Pacte migratoire européen: l’inquiétude d’une solidarité à la carte

L’Union européenne a présenté mercredi 23 septembre son pacte sur la migration et l’asile. Cinq ans après la «crise migratoire» de 2015, cette réforme de l’asile prévoit des durcissements sur les renvois de migrants, plus de contrôles aux frontières et une accélération des procédures.

Entretiens réalisés par Marine Henriot et Marie Duhamel - Cité du Vatican 

La difficulté pour Bruxelles: concilier avec ce nouveau pacte européen sur la migration et l’asile les différentes visions des pays européens. De celles des pays du groupe de Visegrad (Pologne, Hongrie, République Tchèque et Slovaquie), plus frileux à l’idée d’accueillir des demandeurs d’asiles, à celles de l’Italie ou de Malte qui réclament plus de solidarité européenne. Pour ce faire, Bruxelles tire les leçons de l'échec des quotas de relocalisation décidés après 2015, abandonne le principe d'une répartition contraignante des migrants, annonce la fin du règlement de Dublin (qui faisait peser la demande d’asile sur le premier pays où arrive une personne), et opte pour un «mécanisme de solidarité obligatoire»:  les pays de première arrivée resteront chargés de la demande, mais un État soumis à une «pression» migratoire pourra demander l'activation d'un «mécanisme de solidarité obligatoire».

«Ce nouveau principe de solidarité obligatoire est extrêmement complexe», commente Leïla Bodeux, chargée de plaidoyer sur les questions asile et migrations à Caritas Europa, qui craint que les pays n’optent pour une solidarité à la carte: «Les pays vont pouvoir choisir la manière dont ils vont montrer leur solidarité, via la relocalisation ou le retour», «cela est problématique car certains peuvent se focaliser davantage sur les retours». Même son de cloche du côté du Service jésuite des réfugiés (JRS), le directeur régional, le père José Ignacio Garcia s’inquiète de ce nouveau mécanisme: «On garde le sentiment de parler d’une solidarité choisie, une solidarité fragile, guidée par un principe de “pas chez moi”», «cela est difficile à accepter», déplore-t-il.

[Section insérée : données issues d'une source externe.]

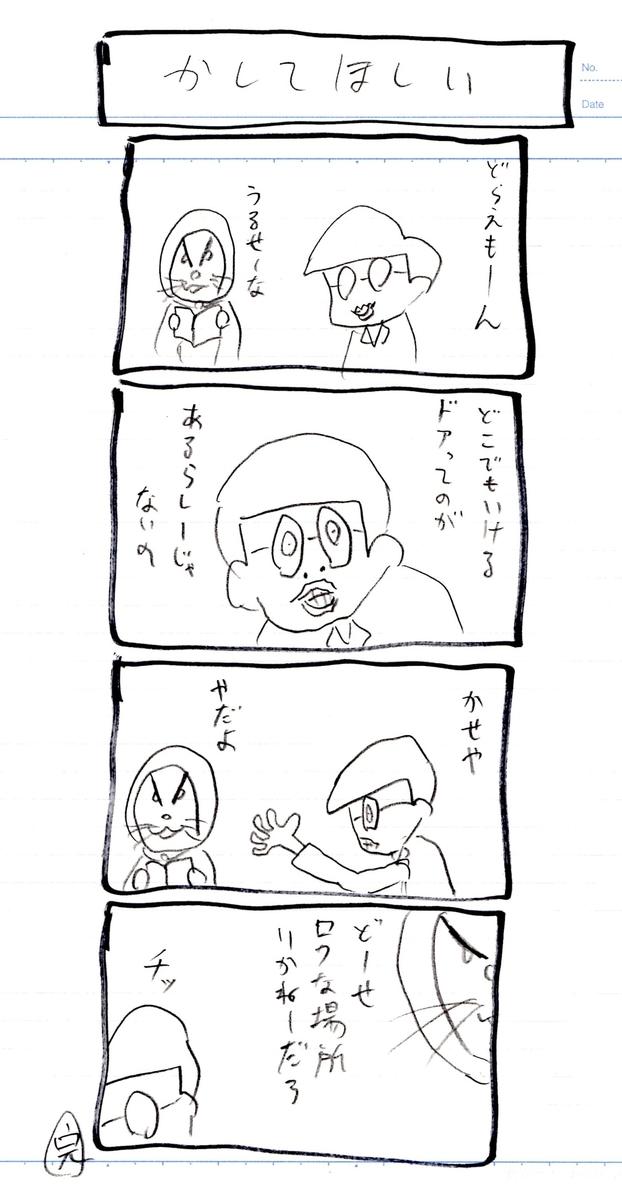 f:id:hamasansu:20200424221624j:plain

Père José Ignacio Garcia, des JRS

Fin de Dublin?

Le règlement de Dublin, pilier actuel du système d'asile européen, n'a cessé d'alimenter les tensions entre les Vingt-Sept, en raison de la charge qu'il fait porter aux pays géographiquement en première ligne comme la Grèce et l'Italie. Mais si la Commission européenne veut parler de la fin du règlement de Dublin, la réalité est à nuancer: tant que le concept de pays d’arrivée existe toujours, «Dublin n’a pas vraiment été aboli, il a été modifié, le nom a disparu, mais le concept reste», explique la chargée de plaidoyer à Caritas, qui souligne cependant que d’autres critères rentreront désormais en compte, «par exemple, si le demandeur d’asile a des liens familiaux dans un autre pays, c’est ce pays qui prendra en charge la demande d’asile». 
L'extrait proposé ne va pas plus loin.